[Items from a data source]
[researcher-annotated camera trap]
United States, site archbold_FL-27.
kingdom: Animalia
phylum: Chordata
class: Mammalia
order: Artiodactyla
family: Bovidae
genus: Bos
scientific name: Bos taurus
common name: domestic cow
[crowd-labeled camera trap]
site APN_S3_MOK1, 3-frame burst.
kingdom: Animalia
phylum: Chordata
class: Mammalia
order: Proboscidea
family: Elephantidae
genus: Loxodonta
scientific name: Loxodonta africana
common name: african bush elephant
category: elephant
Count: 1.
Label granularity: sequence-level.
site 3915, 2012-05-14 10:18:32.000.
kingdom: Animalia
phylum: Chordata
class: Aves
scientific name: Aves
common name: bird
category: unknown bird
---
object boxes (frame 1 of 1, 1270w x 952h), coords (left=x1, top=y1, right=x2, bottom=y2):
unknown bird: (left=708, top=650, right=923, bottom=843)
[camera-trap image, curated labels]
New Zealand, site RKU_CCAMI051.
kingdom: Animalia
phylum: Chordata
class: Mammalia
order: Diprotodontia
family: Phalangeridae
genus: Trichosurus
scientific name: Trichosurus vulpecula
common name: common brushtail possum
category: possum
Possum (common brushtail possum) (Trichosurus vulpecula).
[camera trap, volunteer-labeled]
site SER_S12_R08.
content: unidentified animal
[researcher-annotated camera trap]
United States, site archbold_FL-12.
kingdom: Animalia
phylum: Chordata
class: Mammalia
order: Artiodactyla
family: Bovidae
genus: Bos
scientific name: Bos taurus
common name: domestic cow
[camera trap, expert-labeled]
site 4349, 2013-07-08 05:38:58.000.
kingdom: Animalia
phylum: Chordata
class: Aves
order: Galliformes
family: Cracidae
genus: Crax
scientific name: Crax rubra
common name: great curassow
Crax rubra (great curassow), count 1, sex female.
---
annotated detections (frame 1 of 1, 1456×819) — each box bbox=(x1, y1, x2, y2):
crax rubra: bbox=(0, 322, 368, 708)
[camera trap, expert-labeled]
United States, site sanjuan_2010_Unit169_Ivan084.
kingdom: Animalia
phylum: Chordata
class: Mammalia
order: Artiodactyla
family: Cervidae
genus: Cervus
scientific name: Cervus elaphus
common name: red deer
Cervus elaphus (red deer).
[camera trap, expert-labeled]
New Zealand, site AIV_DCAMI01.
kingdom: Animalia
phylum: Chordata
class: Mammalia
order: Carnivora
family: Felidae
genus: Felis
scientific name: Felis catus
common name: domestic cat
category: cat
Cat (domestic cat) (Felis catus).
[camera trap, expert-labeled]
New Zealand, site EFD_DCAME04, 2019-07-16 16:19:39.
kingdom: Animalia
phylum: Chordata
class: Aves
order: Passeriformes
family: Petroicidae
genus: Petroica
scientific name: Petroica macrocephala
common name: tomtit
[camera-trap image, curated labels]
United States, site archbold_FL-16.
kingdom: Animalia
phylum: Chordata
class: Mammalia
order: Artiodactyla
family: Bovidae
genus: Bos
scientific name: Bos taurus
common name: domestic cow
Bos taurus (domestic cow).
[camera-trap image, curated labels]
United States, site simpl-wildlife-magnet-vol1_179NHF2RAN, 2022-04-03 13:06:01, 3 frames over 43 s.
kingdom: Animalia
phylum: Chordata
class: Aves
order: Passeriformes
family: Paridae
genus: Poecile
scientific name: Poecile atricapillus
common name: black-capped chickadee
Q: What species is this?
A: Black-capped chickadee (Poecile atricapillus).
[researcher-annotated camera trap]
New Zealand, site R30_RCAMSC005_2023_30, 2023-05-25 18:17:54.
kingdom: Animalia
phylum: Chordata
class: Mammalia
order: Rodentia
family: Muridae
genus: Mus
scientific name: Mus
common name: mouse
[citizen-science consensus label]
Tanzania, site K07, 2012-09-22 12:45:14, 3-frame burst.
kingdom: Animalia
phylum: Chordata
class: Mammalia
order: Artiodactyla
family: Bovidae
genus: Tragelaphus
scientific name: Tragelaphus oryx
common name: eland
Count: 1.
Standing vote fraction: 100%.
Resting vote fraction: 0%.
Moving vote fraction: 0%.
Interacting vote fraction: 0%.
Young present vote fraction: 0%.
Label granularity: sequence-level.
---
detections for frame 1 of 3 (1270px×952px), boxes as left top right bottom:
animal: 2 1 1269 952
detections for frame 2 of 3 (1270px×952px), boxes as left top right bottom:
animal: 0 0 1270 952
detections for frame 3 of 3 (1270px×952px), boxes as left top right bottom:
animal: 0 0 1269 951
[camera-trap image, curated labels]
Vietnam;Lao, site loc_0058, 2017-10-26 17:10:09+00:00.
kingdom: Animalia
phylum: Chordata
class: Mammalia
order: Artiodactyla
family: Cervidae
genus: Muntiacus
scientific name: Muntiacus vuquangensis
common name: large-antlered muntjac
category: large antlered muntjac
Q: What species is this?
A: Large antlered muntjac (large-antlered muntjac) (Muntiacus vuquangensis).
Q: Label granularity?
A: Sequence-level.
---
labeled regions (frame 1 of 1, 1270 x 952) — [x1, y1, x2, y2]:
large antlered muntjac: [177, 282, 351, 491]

* Directions
Count lines, not occurrences. State how many lines of the entries contain the word "Zealand", and add nothing.

* Task answer
4